- INFORMATION SHOWN -

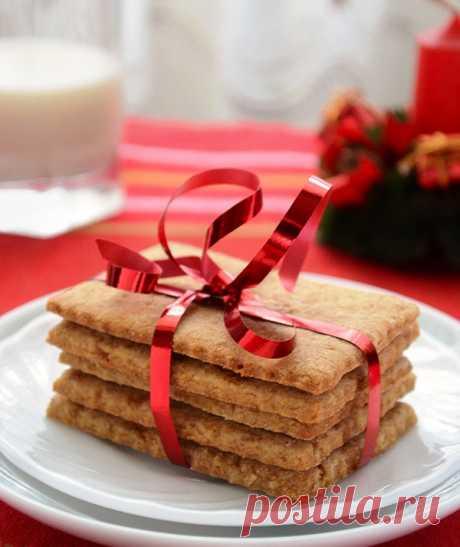 Вкуснейшие домашние хрустящие крекеры с медом и корицей!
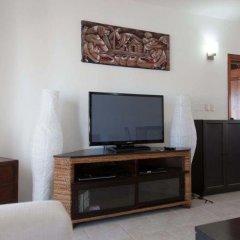 Отель Stanza Mare Coral Comfort Доминикана, Пунта Кана - отзывы, цены и фото номеров - забронировать отель Stanza Mare Coral Comfort онлайн удобства в номере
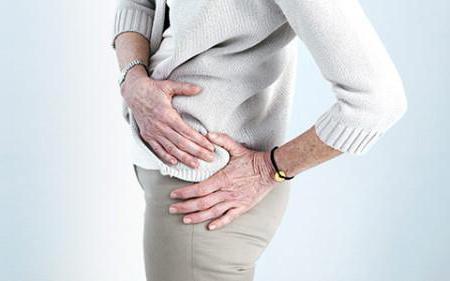 interfalangeális kapszula károsodása)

- EXERCISE GOAL -
Starting with the line that contains "Отель Stanza Mare Coral Comfort Доминикана, Пунта" and ending with the last line of the material, every line must be written out exactly; no other lines and no pictures are wanted.

- SOLUTION FOR THIS EXERCISE -
 Отель Stanza Mare Coral Comfort Доминикана, Пунта Кана - отзывы, цены и фото номеров - забронировать отель Stanza Mare Coral Comfort онлайн удобства в номере
 interfalangeális kapszula károsodása)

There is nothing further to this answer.